Carol stared hard at me, her hands curling into tight little fists. “I knew it,” she said and launched herself at me.
She was heavy enough to send me flailing a few feet before I slammed down on the concrete. Then she was on top of me, knees digging into my ribs, hands scratching everywhere—at my hair, my clothes, my face. Melanie was shouting at her to stop. I covered my face, but I didn’t fight back. I deserved it, if not for this then for other things. Carol would wear herself out soon enough anyway. I could already hear her asthma rattle. I was more worried about her than me.
Somebody laid on a car horn. Carol’s fists froze in the air above me. We turned our heads and saw a red Mustang idling on the side street. The driver honked again. Melanie rose and bolted for the car, mashing her hands into her eyes. She’d barely shut the passenger door when Troy hit the gas.
“That does it!” The nurse stood in the doorway behind us. She tugged on her lumpy cardigan. “That’s assault. This time I’m really calling the police.” The hairdresser was at her back door too. She shook her copper head as though she’d expected this from me all along, good hair or not.

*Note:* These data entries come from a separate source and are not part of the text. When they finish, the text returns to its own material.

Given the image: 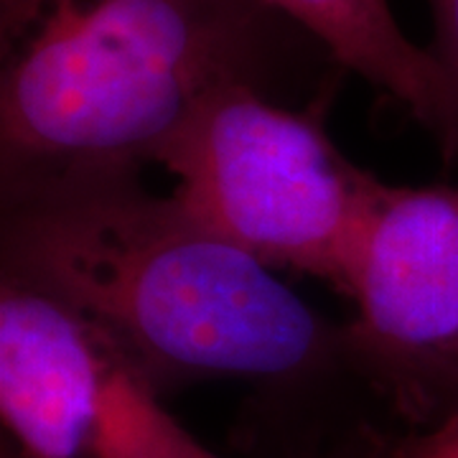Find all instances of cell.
<instances>
[{
    "label": "cell",
    "instance_id": "obj_2",
    "mask_svg": "<svg viewBox=\"0 0 458 458\" xmlns=\"http://www.w3.org/2000/svg\"><path fill=\"white\" fill-rule=\"evenodd\" d=\"M293 33L262 0H0V194L140 174L212 92L270 95Z\"/></svg>",
    "mask_w": 458,
    "mask_h": 458
},
{
    "label": "cell",
    "instance_id": "obj_8",
    "mask_svg": "<svg viewBox=\"0 0 458 458\" xmlns=\"http://www.w3.org/2000/svg\"><path fill=\"white\" fill-rule=\"evenodd\" d=\"M385 458H458V412L397 436L385 445Z\"/></svg>",
    "mask_w": 458,
    "mask_h": 458
},
{
    "label": "cell",
    "instance_id": "obj_7",
    "mask_svg": "<svg viewBox=\"0 0 458 458\" xmlns=\"http://www.w3.org/2000/svg\"><path fill=\"white\" fill-rule=\"evenodd\" d=\"M433 16L430 56L441 72L448 99V138L443 146V161L458 164V0H428Z\"/></svg>",
    "mask_w": 458,
    "mask_h": 458
},
{
    "label": "cell",
    "instance_id": "obj_6",
    "mask_svg": "<svg viewBox=\"0 0 458 458\" xmlns=\"http://www.w3.org/2000/svg\"><path fill=\"white\" fill-rule=\"evenodd\" d=\"M306 31L328 56L397 99L438 148L448 138V99L428 47L400 29L390 0H262Z\"/></svg>",
    "mask_w": 458,
    "mask_h": 458
},
{
    "label": "cell",
    "instance_id": "obj_5",
    "mask_svg": "<svg viewBox=\"0 0 458 458\" xmlns=\"http://www.w3.org/2000/svg\"><path fill=\"white\" fill-rule=\"evenodd\" d=\"M0 415L16 458H219L95 324L5 278Z\"/></svg>",
    "mask_w": 458,
    "mask_h": 458
},
{
    "label": "cell",
    "instance_id": "obj_1",
    "mask_svg": "<svg viewBox=\"0 0 458 458\" xmlns=\"http://www.w3.org/2000/svg\"><path fill=\"white\" fill-rule=\"evenodd\" d=\"M0 199V278L74 309L161 394L222 377L303 385L352 375L344 327L176 194H150L140 174Z\"/></svg>",
    "mask_w": 458,
    "mask_h": 458
},
{
    "label": "cell",
    "instance_id": "obj_9",
    "mask_svg": "<svg viewBox=\"0 0 458 458\" xmlns=\"http://www.w3.org/2000/svg\"><path fill=\"white\" fill-rule=\"evenodd\" d=\"M3 458H16V456H13L11 451H5V454H3Z\"/></svg>",
    "mask_w": 458,
    "mask_h": 458
},
{
    "label": "cell",
    "instance_id": "obj_4",
    "mask_svg": "<svg viewBox=\"0 0 458 458\" xmlns=\"http://www.w3.org/2000/svg\"><path fill=\"white\" fill-rule=\"evenodd\" d=\"M344 295L354 379L410 430L458 412V186L382 183Z\"/></svg>",
    "mask_w": 458,
    "mask_h": 458
},
{
    "label": "cell",
    "instance_id": "obj_3",
    "mask_svg": "<svg viewBox=\"0 0 458 458\" xmlns=\"http://www.w3.org/2000/svg\"><path fill=\"white\" fill-rule=\"evenodd\" d=\"M156 164L179 201L267 267L346 288L385 181L352 164L321 114L291 110L252 84H227L189 114Z\"/></svg>",
    "mask_w": 458,
    "mask_h": 458
}]
</instances>
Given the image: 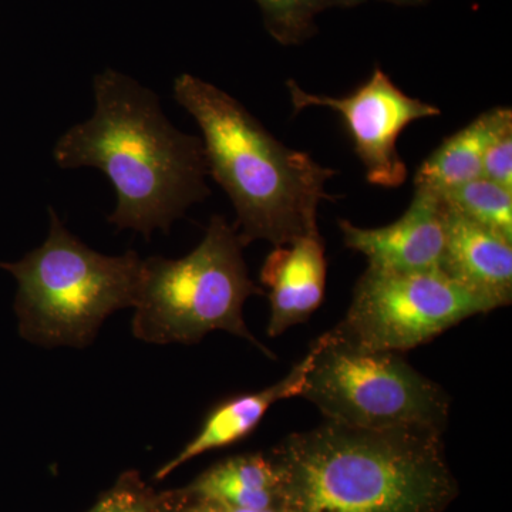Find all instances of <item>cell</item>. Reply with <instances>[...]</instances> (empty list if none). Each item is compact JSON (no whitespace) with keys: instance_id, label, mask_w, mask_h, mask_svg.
<instances>
[{"instance_id":"7c38bea8","label":"cell","mask_w":512,"mask_h":512,"mask_svg":"<svg viewBox=\"0 0 512 512\" xmlns=\"http://www.w3.org/2000/svg\"><path fill=\"white\" fill-rule=\"evenodd\" d=\"M315 353L316 342H313L309 352L301 362L293 366L284 379L259 392L232 397L215 407L202 424L200 433L173 460L160 467L156 480H164L177 468L207 451L232 446L244 440L259 426L275 403L291 397H301Z\"/></svg>"},{"instance_id":"7a4b0ae2","label":"cell","mask_w":512,"mask_h":512,"mask_svg":"<svg viewBox=\"0 0 512 512\" xmlns=\"http://www.w3.org/2000/svg\"><path fill=\"white\" fill-rule=\"evenodd\" d=\"M444 431L326 420L272 453L284 512H444L457 497Z\"/></svg>"},{"instance_id":"7402d4cb","label":"cell","mask_w":512,"mask_h":512,"mask_svg":"<svg viewBox=\"0 0 512 512\" xmlns=\"http://www.w3.org/2000/svg\"><path fill=\"white\" fill-rule=\"evenodd\" d=\"M404 3H420L423 2V0H402Z\"/></svg>"},{"instance_id":"9a60e30c","label":"cell","mask_w":512,"mask_h":512,"mask_svg":"<svg viewBox=\"0 0 512 512\" xmlns=\"http://www.w3.org/2000/svg\"><path fill=\"white\" fill-rule=\"evenodd\" d=\"M451 211L512 241V191L481 177L440 194Z\"/></svg>"},{"instance_id":"5b68a950","label":"cell","mask_w":512,"mask_h":512,"mask_svg":"<svg viewBox=\"0 0 512 512\" xmlns=\"http://www.w3.org/2000/svg\"><path fill=\"white\" fill-rule=\"evenodd\" d=\"M244 248L237 228L214 215L200 245L184 258L143 259L134 336L154 345H192L224 330L272 356L245 323V302L264 289L249 278Z\"/></svg>"},{"instance_id":"ac0fdd59","label":"cell","mask_w":512,"mask_h":512,"mask_svg":"<svg viewBox=\"0 0 512 512\" xmlns=\"http://www.w3.org/2000/svg\"><path fill=\"white\" fill-rule=\"evenodd\" d=\"M151 498L133 484L109 491L89 512H140Z\"/></svg>"},{"instance_id":"ba28073f","label":"cell","mask_w":512,"mask_h":512,"mask_svg":"<svg viewBox=\"0 0 512 512\" xmlns=\"http://www.w3.org/2000/svg\"><path fill=\"white\" fill-rule=\"evenodd\" d=\"M286 87L293 113L326 107L342 117L366 180L376 187L397 188L406 181L407 165L397 150L400 134L414 121L441 114L433 104L407 96L380 67L348 96L308 93L293 79Z\"/></svg>"},{"instance_id":"8fae6325","label":"cell","mask_w":512,"mask_h":512,"mask_svg":"<svg viewBox=\"0 0 512 512\" xmlns=\"http://www.w3.org/2000/svg\"><path fill=\"white\" fill-rule=\"evenodd\" d=\"M446 210L441 271L497 309L511 305L512 241L447 205Z\"/></svg>"},{"instance_id":"5bb4252c","label":"cell","mask_w":512,"mask_h":512,"mask_svg":"<svg viewBox=\"0 0 512 512\" xmlns=\"http://www.w3.org/2000/svg\"><path fill=\"white\" fill-rule=\"evenodd\" d=\"M188 493L232 510H271L281 508V477L271 456L244 454L205 471Z\"/></svg>"},{"instance_id":"ffe728a7","label":"cell","mask_w":512,"mask_h":512,"mask_svg":"<svg viewBox=\"0 0 512 512\" xmlns=\"http://www.w3.org/2000/svg\"><path fill=\"white\" fill-rule=\"evenodd\" d=\"M140 512H167V511H164L163 508H161L160 505H158L156 503V501L151 500L150 503H148L146 505V507H144L143 510H141Z\"/></svg>"},{"instance_id":"e0dca14e","label":"cell","mask_w":512,"mask_h":512,"mask_svg":"<svg viewBox=\"0 0 512 512\" xmlns=\"http://www.w3.org/2000/svg\"><path fill=\"white\" fill-rule=\"evenodd\" d=\"M483 177L512 191V127L505 128L488 144Z\"/></svg>"},{"instance_id":"d6986e66","label":"cell","mask_w":512,"mask_h":512,"mask_svg":"<svg viewBox=\"0 0 512 512\" xmlns=\"http://www.w3.org/2000/svg\"><path fill=\"white\" fill-rule=\"evenodd\" d=\"M191 497L192 503L180 512H231L225 505L215 503V501L205 500V498L195 497V495H191Z\"/></svg>"},{"instance_id":"3957f363","label":"cell","mask_w":512,"mask_h":512,"mask_svg":"<svg viewBox=\"0 0 512 512\" xmlns=\"http://www.w3.org/2000/svg\"><path fill=\"white\" fill-rule=\"evenodd\" d=\"M173 93L201 128L208 174L234 205L245 247L259 239L282 247L319 234V207L335 200L326 185L338 171L286 147L214 84L184 73Z\"/></svg>"},{"instance_id":"6da1fadb","label":"cell","mask_w":512,"mask_h":512,"mask_svg":"<svg viewBox=\"0 0 512 512\" xmlns=\"http://www.w3.org/2000/svg\"><path fill=\"white\" fill-rule=\"evenodd\" d=\"M92 117L57 140L63 170L93 167L109 177L117 204L109 222L147 239L170 231L195 202L210 195L201 138L173 126L153 90L117 70L93 80Z\"/></svg>"},{"instance_id":"4fadbf2b","label":"cell","mask_w":512,"mask_h":512,"mask_svg":"<svg viewBox=\"0 0 512 512\" xmlns=\"http://www.w3.org/2000/svg\"><path fill=\"white\" fill-rule=\"evenodd\" d=\"M512 127L510 107L484 111L466 127L447 137L420 165L414 188L443 194L483 177V158L488 144L505 128Z\"/></svg>"},{"instance_id":"2e32d148","label":"cell","mask_w":512,"mask_h":512,"mask_svg":"<svg viewBox=\"0 0 512 512\" xmlns=\"http://www.w3.org/2000/svg\"><path fill=\"white\" fill-rule=\"evenodd\" d=\"M266 28L284 45L302 42L311 35L316 15L332 6H350L360 0H256Z\"/></svg>"},{"instance_id":"9c48e42d","label":"cell","mask_w":512,"mask_h":512,"mask_svg":"<svg viewBox=\"0 0 512 512\" xmlns=\"http://www.w3.org/2000/svg\"><path fill=\"white\" fill-rule=\"evenodd\" d=\"M414 190L409 208L392 224L362 228L348 220L339 221L346 247L365 255L370 268L399 272L440 268L446 242V205L436 192Z\"/></svg>"},{"instance_id":"44dd1931","label":"cell","mask_w":512,"mask_h":512,"mask_svg":"<svg viewBox=\"0 0 512 512\" xmlns=\"http://www.w3.org/2000/svg\"><path fill=\"white\" fill-rule=\"evenodd\" d=\"M231 512H284L281 508H271V510H262V511H248V510H232V508H228Z\"/></svg>"},{"instance_id":"8992f818","label":"cell","mask_w":512,"mask_h":512,"mask_svg":"<svg viewBox=\"0 0 512 512\" xmlns=\"http://www.w3.org/2000/svg\"><path fill=\"white\" fill-rule=\"evenodd\" d=\"M315 342L301 397L326 420L373 430L446 429L450 397L402 353L360 349L333 330Z\"/></svg>"},{"instance_id":"277c9868","label":"cell","mask_w":512,"mask_h":512,"mask_svg":"<svg viewBox=\"0 0 512 512\" xmlns=\"http://www.w3.org/2000/svg\"><path fill=\"white\" fill-rule=\"evenodd\" d=\"M49 235L16 264L20 335L45 348H86L111 313L134 308L143 259L137 252L100 254L67 231L49 208Z\"/></svg>"},{"instance_id":"52a82bcc","label":"cell","mask_w":512,"mask_h":512,"mask_svg":"<svg viewBox=\"0 0 512 512\" xmlns=\"http://www.w3.org/2000/svg\"><path fill=\"white\" fill-rule=\"evenodd\" d=\"M495 309L440 268L399 272L367 266L345 319L332 330L360 349L404 353Z\"/></svg>"},{"instance_id":"30bf717a","label":"cell","mask_w":512,"mask_h":512,"mask_svg":"<svg viewBox=\"0 0 512 512\" xmlns=\"http://www.w3.org/2000/svg\"><path fill=\"white\" fill-rule=\"evenodd\" d=\"M326 276L328 262L320 234L275 247L261 269V284L268 288L271 303L266 329L271 338L301 325L318 311L325 299Z\"/></svg>"}]
</instances>
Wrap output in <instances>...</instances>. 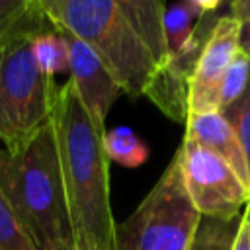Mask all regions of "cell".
<instances>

Carol climbed off me. Her face was shiny with snot and tears. She’d lost her hat in the shuffle, and her hair sprung out in every direction, like a dandelion gone to seed. She stuck her inhaler in her mouth and took a sharp breath, then another. “Your nose is bleeding,” she said, giving me her handkerchief. “Pinch it and tip your head back.”
We walked back to the station wagon. She took another puff from her inhaler, but her breath still scraped inside her lungs. I thumbed my lighter, but it didn’t make me feel any better either. Carol got in behind the wheel and started the engine. I stood beside the passenger door.